* CHECK YOUR UNDERSTANDING
1 - Set down, word for word, the part of the excerpt on the Blue Cross Blue Shield antitrust litigation that opens with the words containing "One of the Davids, Ball" and closes with "a November surprise.".
2 - Extend the excerpt on the Blue Cross Blue Shield antitrust litigation, beginning after its final sentence.

* EXCERPT
——

Posted by Bart Cohen on 01/14/2013
imPaneled has been following the ongoing battle involving big firms and small ones for control of the cases that, for now at least, comprise MDL 2406, In re Blue Cross Blue Shield Antitrust Litigation. So as to refresh your recollections (and spare you the burden of clicking on the link above), a Boies Schiller/Hausfeld tag team was battling Cohen Milstein for control of several cases pending in the N.D. Ala. when a cohort of smaller firms petitioned the Panel to centralize those cases with three pending in other Southern red states. See supra, Davids v. Goliaths.
One of the Davids, Ball & Scott, filed a case in the M.D. La., but moved for centralization in the E.D. La. Now Boies Schiller and Hausfeld have filed a case in the M.D. La. They have notified the Panel to that effect, but otherwise not made their intentions clear. Nothing before the Panel seeks centralization there–yet. There are still two weeks left before the oral argument for Boies Schiller to spring a November surprise.
Posted by Bart Cohen on 11/15/2012
No, that does not reference litigation involving underfunded little guys represented by small firms going up against corporate behemoths represented by white-shoe counsel. That would be trite. In MDL 2406, In re Blue Cross Blue Shield Antitrust Litigation, it references the battle between small plaintiffs’ firms and big plaintiffs’ firms for control of the case. And defendants’ counsel are surely watching (and running the meter) with great amusement as it develops.
Let’s recap. imPaneled reported last month that class action titans Boies Schiller and Cohen Milstein were contesting leadership in seven antitrust actions against Blue Cross entities consolidated in the N.D. Ala. Later that week, plaintiffs represented by Montgomery firm Davis & Taliaferro (“D & T”) petitioned the Panel to centralize two arguably similar cases from other districts in that court–one that Boies Schiller had filed in the W.D.N.C., and one that Ball & Scott had filed in the W.D. Tenn.
Evidently unbeknownst to D & T, Ball & Scott also had a case pending against the Blues in the M.D. La. Sensing an opportunity to grab a seat at a larger table, Ball & Scott’s local counsel told the Panel that centralization is appropriate, but pressed the E.D. La., where, by virtue of an astonishing coincidence, another firm had filed a complaint that very day.

——

* DATASET CONTENT
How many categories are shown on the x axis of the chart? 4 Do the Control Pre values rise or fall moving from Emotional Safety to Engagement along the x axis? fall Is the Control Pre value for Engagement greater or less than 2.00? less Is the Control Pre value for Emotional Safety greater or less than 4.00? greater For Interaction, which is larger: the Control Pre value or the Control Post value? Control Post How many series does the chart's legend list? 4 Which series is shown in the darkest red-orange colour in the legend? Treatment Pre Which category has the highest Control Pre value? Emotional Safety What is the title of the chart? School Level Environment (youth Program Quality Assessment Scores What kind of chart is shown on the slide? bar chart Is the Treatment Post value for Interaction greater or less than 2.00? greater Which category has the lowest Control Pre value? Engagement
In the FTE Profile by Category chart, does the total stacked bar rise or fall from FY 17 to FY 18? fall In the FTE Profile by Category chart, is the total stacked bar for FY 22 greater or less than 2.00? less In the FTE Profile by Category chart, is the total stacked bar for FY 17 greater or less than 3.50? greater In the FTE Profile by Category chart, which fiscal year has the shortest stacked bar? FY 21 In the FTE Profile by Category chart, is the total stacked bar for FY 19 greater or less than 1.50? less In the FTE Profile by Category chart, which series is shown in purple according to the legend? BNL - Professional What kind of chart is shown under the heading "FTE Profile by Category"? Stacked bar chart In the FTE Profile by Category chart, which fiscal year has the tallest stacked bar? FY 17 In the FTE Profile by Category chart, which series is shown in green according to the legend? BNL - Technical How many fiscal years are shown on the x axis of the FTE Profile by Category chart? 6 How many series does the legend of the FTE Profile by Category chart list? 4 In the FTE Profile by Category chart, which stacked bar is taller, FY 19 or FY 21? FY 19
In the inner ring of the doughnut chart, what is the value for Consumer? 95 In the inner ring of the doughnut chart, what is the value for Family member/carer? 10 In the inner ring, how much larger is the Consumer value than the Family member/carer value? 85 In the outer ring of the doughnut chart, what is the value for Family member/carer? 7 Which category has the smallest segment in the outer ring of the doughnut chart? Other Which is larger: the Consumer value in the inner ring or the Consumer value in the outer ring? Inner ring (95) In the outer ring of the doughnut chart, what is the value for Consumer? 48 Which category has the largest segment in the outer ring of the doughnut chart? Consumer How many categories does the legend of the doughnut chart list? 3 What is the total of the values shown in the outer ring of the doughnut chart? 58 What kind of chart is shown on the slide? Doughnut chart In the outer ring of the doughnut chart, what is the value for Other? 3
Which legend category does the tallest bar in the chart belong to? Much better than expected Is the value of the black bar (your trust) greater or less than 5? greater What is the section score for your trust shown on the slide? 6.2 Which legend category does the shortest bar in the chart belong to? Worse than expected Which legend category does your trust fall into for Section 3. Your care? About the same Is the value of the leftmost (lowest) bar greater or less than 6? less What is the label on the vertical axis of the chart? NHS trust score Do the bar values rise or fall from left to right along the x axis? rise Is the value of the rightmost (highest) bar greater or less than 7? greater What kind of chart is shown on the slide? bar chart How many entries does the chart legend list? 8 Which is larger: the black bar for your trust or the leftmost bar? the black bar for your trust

——

* ANSWERS FOR THE TASKS
1 -
One of the Davids, Ball & Scott, filed a case in the M.D. La., but moved for centralization in the E.D. La. Now Boies Schiller and Hausfeld have filed a case in the M.D. La. They have notified the Panel to that effect, but otherwise not made their intentions clear. Nothing before the Panel seeks centralization there–yet. There are still two weeks left before the oral argument for Boies Schiller to spring a November surprise.

2 -
Boies Schiller and Cohen Milstein predictably opposed the disruption of their carefully laid plans (though BSF threw in a plug for the W.D.N.C., so that it might maintain control of the proceedings even if the Panel acts). As for the Blues? Well, most Panel observers know that, all things being equal, when centralization is in doubt (as it is here), most defendants oppose it–obviously for reasons of justice and efficiency, but perhaps also because it enables underfunded plaintiffs and their firms to pool their resources for the common benefit.
But all is not equal in this case. Defendants are faced with two possibilities as to the N.D. Ala. actions: (1) plaintiffs led by united counsel, with high-powered firms in the lead; or (2) bickering among plaintiffs’ counsel over leadership, followed by some degree of additional bickering over the course of the proceeding if firms from more than one group are given co-lead positions. Option (2), of course, falls into each of the two broad categories that form the pillars of defense strategy: Obstruction and Delay (cue singing angels).
That’s a long way of saying the Blues favor centralization. The ones represented by Kirkland & Ellis were the most verbose about it. There will likely be little further excitement before the Dallas Panelpalooza in late November. But imPaneled will be all over it if there is.